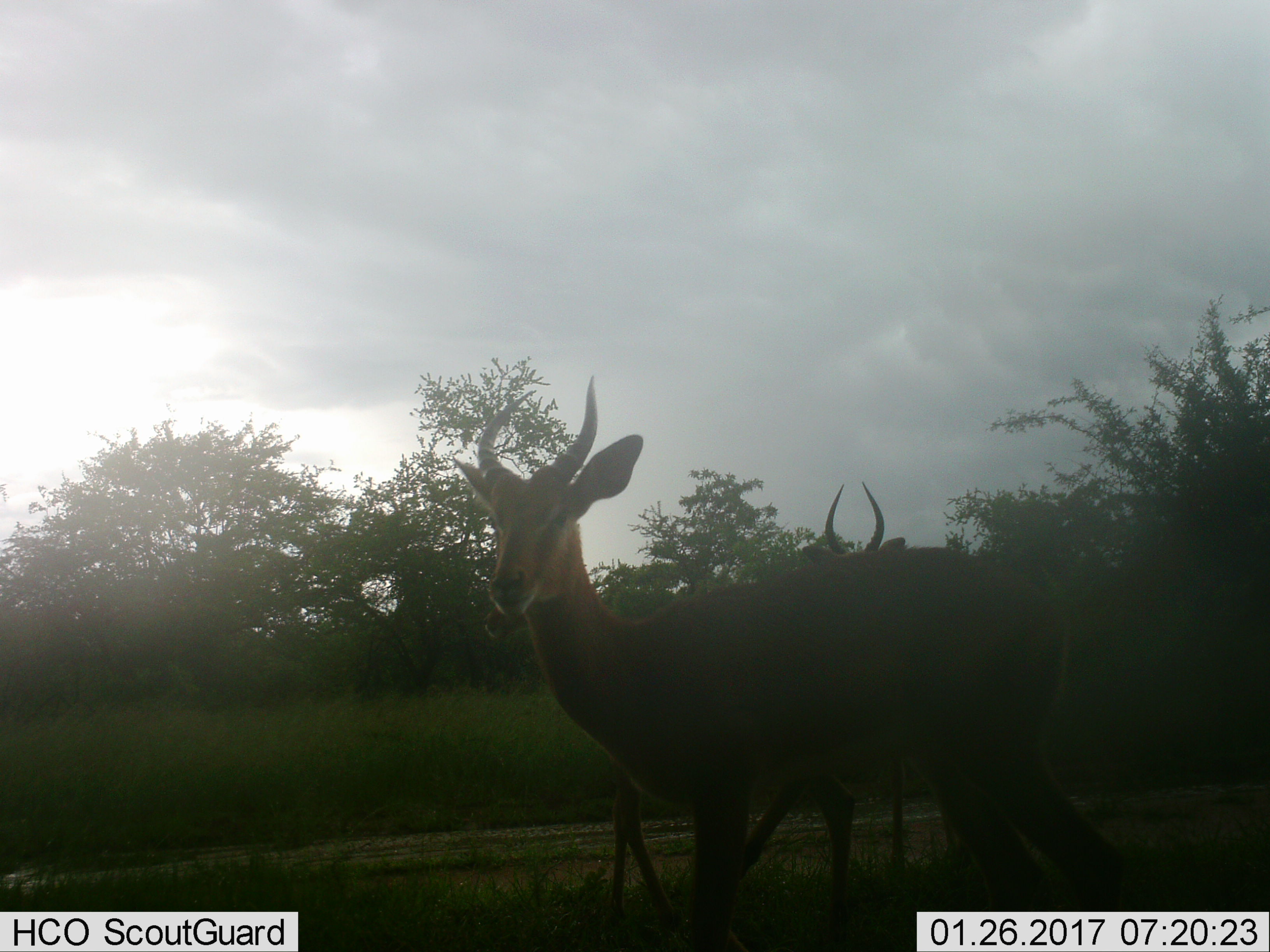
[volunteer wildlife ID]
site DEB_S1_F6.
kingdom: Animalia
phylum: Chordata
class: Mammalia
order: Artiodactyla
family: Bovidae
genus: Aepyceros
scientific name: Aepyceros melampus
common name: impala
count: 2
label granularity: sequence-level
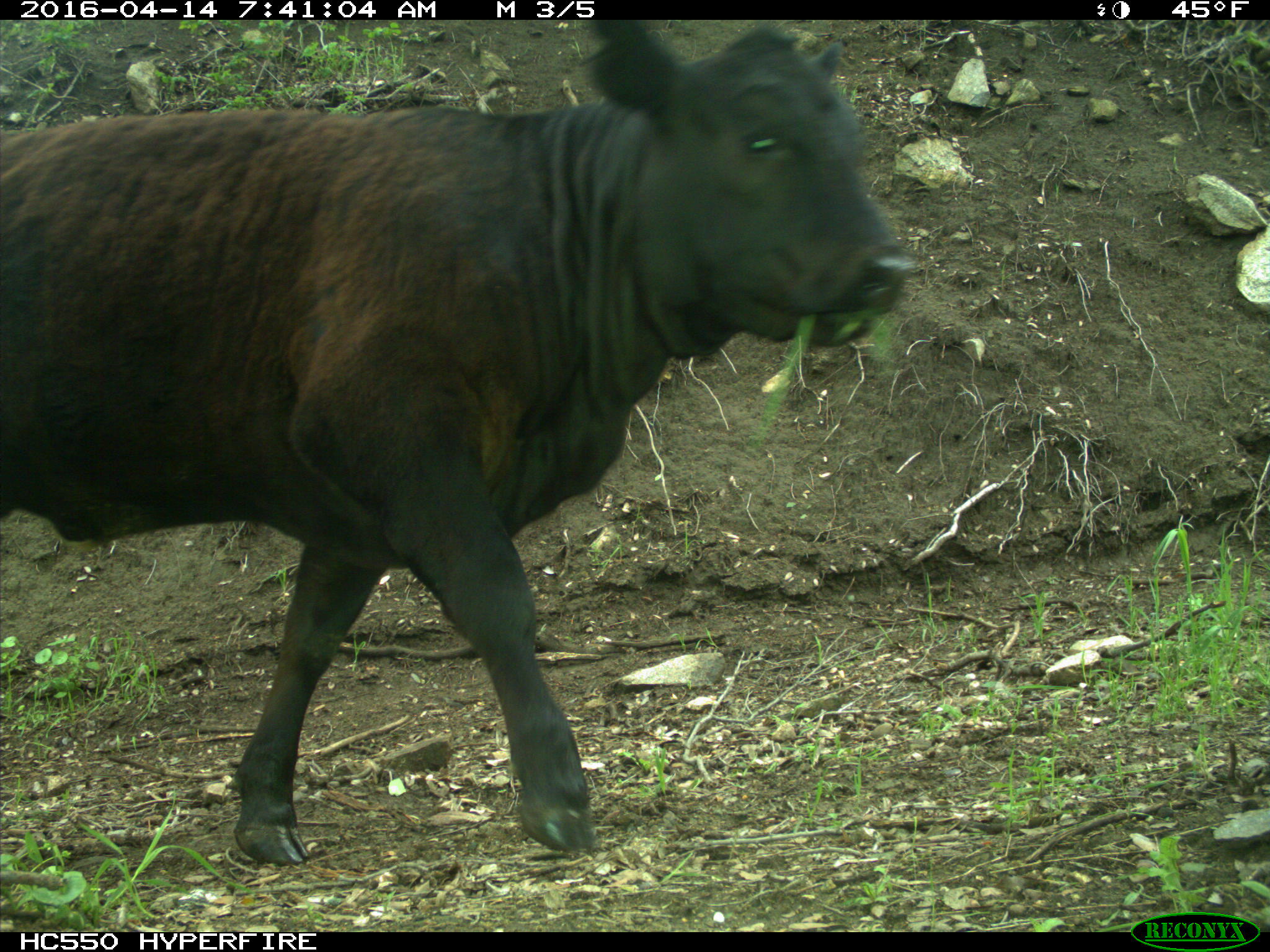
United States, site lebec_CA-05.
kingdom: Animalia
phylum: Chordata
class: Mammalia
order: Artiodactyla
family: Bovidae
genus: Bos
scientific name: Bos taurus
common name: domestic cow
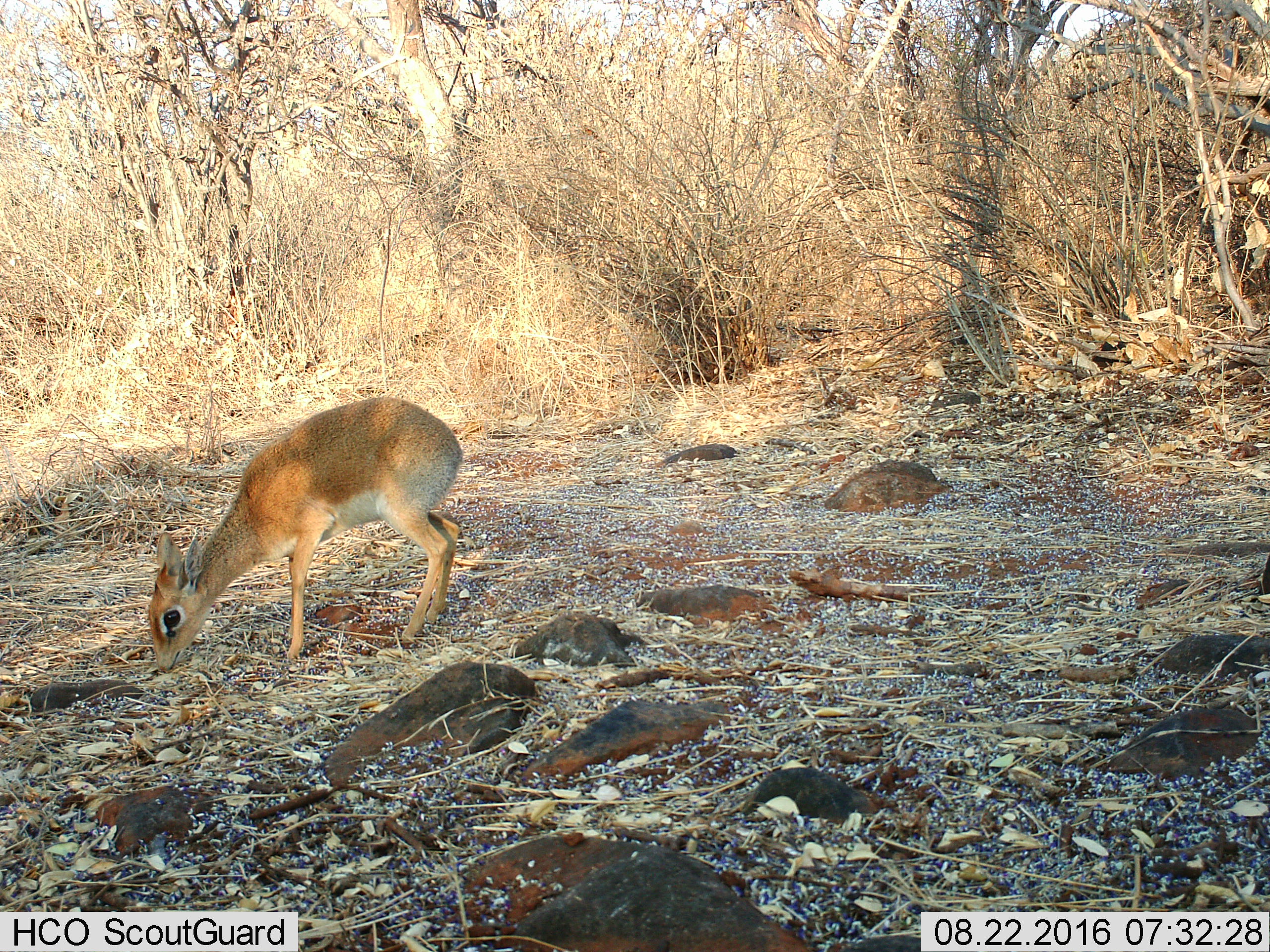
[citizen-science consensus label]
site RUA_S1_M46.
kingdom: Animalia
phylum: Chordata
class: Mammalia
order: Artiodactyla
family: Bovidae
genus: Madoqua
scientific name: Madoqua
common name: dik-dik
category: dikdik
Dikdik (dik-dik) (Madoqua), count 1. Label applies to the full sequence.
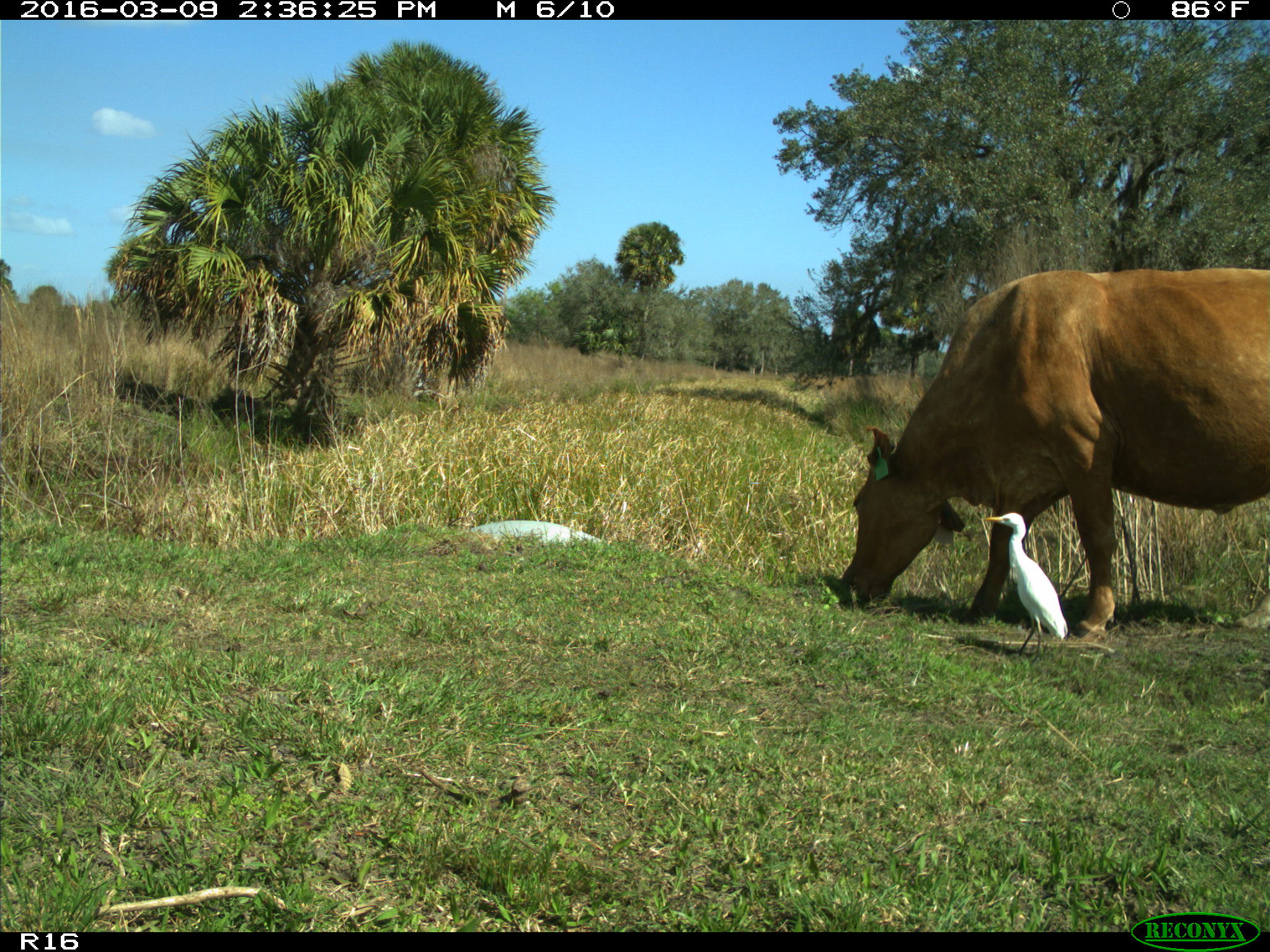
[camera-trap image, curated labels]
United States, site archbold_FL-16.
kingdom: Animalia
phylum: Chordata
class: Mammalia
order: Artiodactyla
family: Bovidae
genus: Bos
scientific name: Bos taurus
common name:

_TASK TO COMPLETE_. Of the records above, copy each line that includes "United".

_SOLUTION TO THE EXERCISE_.
United States, site lebec_CA-05.
United States, site archbold_FL-16.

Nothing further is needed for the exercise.